It continually amazes me how illegals feel it is their right to come into an established country (established by the legals that have worked hard to make it this way) and reap full benefits. Those benefits often exceed the ones our legals get, even though we pay taxes. Let alone, they are often bringing in drugs that are a detriment to our society. I remember in high school we had a teacher talk about the practice of pregnant Mexican women that come over the border to have their kids for free, then move back...maybe.

The judge that didn't allow this case to be thrown out should be taken off the bench. It's a slap in the face to not only the defendant, but all the Border Guard's efforts...


----------



## coyote_buster (Mar 11, 2007)

that would be three people a day for ten years, outstanding


----------



## tomgutt (Feb 7, 2009)

that sucks :******: :******: he's a real patriot!!.maybe a little of shoot-shovel-n-shutup would work better


----------



## deerslayer80 (Mar 27, 2007)

You got to love how our society pampers the minorities. Let alone illegals, this makes me so sick and ****** off. I can't believe that there is a single person that would defend those pieces of sh!t. Then to sue for that much money is insane as well.

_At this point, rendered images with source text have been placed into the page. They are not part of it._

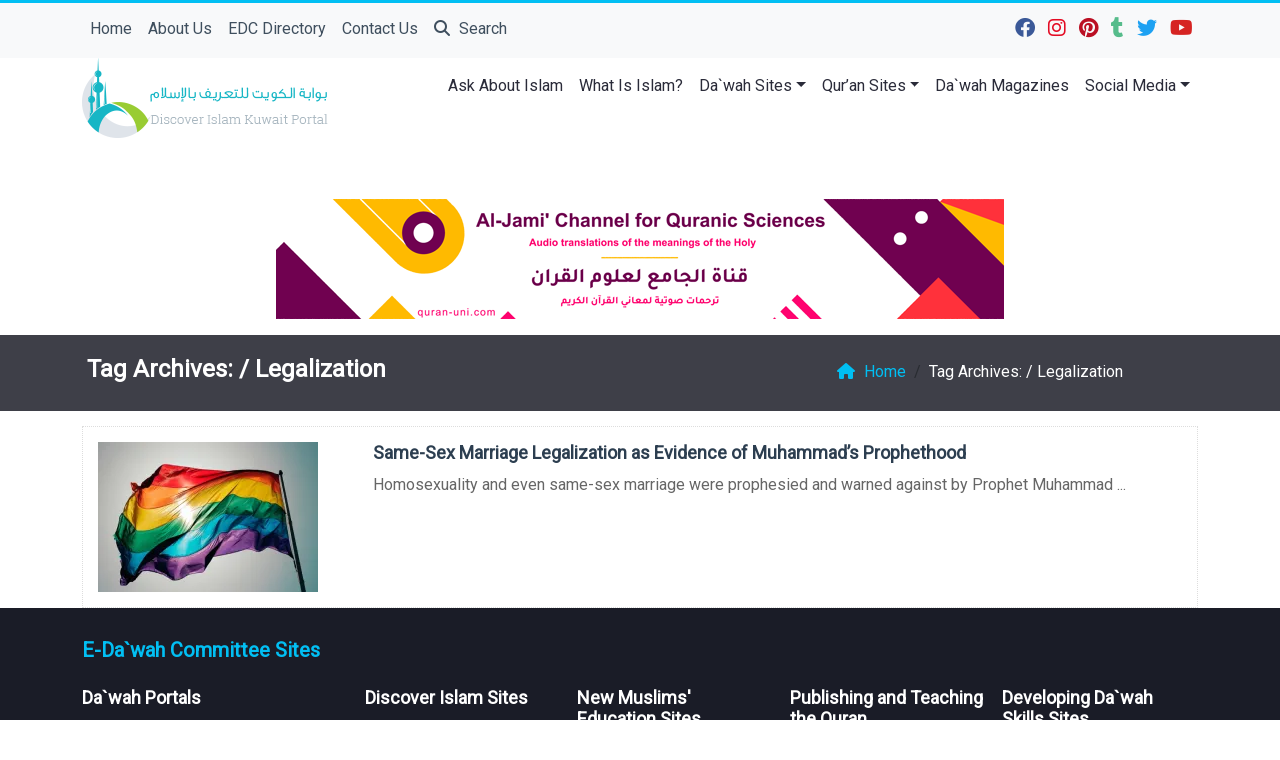

--- FILE ---
content_type: text/css
request_url: https://www.islam.com.kw/wp-content/themes/mawthuq/css/theme/midnight-blue.css?ver=3.196
body_size: 75
content:
body {
  background-color: #fff
}

a {
  color: #333
}

a:hover {
  color: #d59820
}

.header-container-default {
  background-color: #fff;
  padding: 0 0 30px 0
}

.main-menu {
  border-top: 0 solid #02bff3;
  border-right: 0 solid #02bff3;
  border-bottom: 3px solid #02bff3;
  border-left: 0 solid #02bff3
}

.main-menu .navbar-nav>li>a {
  color: #3f4f5e
}

.top-nav .navbar-nav>li>a {
  color: #3f4f5e
}

.top-nav {
  border-top: 3px solid #02bff3
}

.mauthuq-footer {
  background-color: #1a1c27;
}

.low-footer {
  background-color: #222533;
  border-top: 1px solid #222533;
  color: #fff;
}

.low-footer .pull-right,
.low-footer .pull-left,
.low-footer a {
  color: #fff !important;
}

.cat-title {
  background-color: #3e3f48;
  color: #fff;
}

.cat-title a {
  color: #00bff3
}

.breadcrumb li a {
  color: #00bff3
}

.widget-box {
  background-color: #fff;
  border-top: 3px solid #02bff3;
  border-right: 1px solid #dde6e8;
  border-bottom: 1px solid #dde6e8;
  border-left: 1px solid #dde6e8
}

.footer_title {
  color: #02bff3
}

.post-title h2 {
  text-align: center;
  margin: 0 0 0 0
}

.header_ads {
  margin: 0 0 0 0
}

.header_ads_big {
  margin: 0 0 0 0
}

.carousel .item {
  min-height: auto !important;
}

.top-search-submit {
  background: rgba(19, 174, 239, 1.00);
  color: #fff;
  border-color: rgba(19, 174, 239, 1.00);
}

What the guy needs to do is set out land mines...


----------



## striped1 (Aug 17, 2005)

could he sue the us government for failing to protect him from the onslaught of illegals?


----------



## varmit b gone (Jan 31, 2008)

Thats bull**** :eyeroll: . That guy has the right to hold a gun on them. I know if I had a problem I'd be armed and ready. I wouldn't hesitate to pull the trigger if it got to bad. I say good job to Mr. Barrnet, and keep bringing them in.


----------



## USSapper (Sep 26, 2005)

Is Mexico even worth 32 million $$?? (Minus Cancun)


----------



## deerslayer80 (Mar 27, 2007)

It's crazy that here in ND we can use deadly force on someone in our own homes but down in TX you can't even make a basic citizens arrest on your own property. I say he should just start shooting them and leaving them there. Maybe they'll get the hint then... :sniper:


----------



## ndwaterfowler (May 22, 2005)

The worst part is that they are using the court system that US taxpayers pay for. Once they get into this country illegally they don't pay taxes anyway. If I were the judge, I would throw out the case and tell them to take it up with the country that they are legally registered to. Unreal. I'd love to see what would happen to them if they were to try and come in through the North border of the country. :strapped:


----------



## Matt Jones (Mar 6, 2002)

striped1 said:


> could he sue the us government for failing to protect him from the onslaught of illegals?


I think that would make a very interesting case. It's not his job to protect the border...it's the government's. So who is really at fault here, him or them?


----------



## coyotebuster (Oct 8, 2007)

I think that this guy should be rewarded for his services to our country instead of getting sued.


----------



## barebackjack (Sep 5, 2006)

The lawyer, or lawyers representing the illegals should be slapped and their license to practice should be rolled up and shoved where the sun don't shine.


----------



## jonesy12 (Apr 1, 2008)

barebackjack said:


> The lawyer, or lawyers representing the illegals should be slapped and their license to practice should be rolled up and shoved where the sun don't shine.


Further more, the lawyers should be sent to Mexico to practice there. How long before they beg to come back.....


----------



## deerslayer80 (Mar 27, 2007)

This just makes me want to puke... uke: uke: uke: uke:


----------



## TK33 (Aug 12, 2008)

Another reason to put this guy's face on rushmore:

On nightline tonight they were in Phoenix, following the police as they were tracking kidnappings related to the mexican mob. How many of the victims and kidnappers are illegals, almost all of them. In 2008 Phoenix had 375 kidnappings, second highest city in the WORLD. You can guess which city has the most, Mexico city.

uke:


----------



## jonesy12 (Apr 1, 2008)

TK33 said:


> Another reason to put this guy's face on rushmore:
> 
> On nightline tonight they were in Phoenix, following the police as they were tracking kidnappings related to the mexican mob. How many of the victims and kidnappers are illegals, almost all of them. In 2008 Phoenix had 375 kidnappings, second highest city in the WORLD. You can guess which city has the most, Mexico city.
> 
> uke:


I did not know that, thanks for sharing. That just makes me want to stink! uke:


----------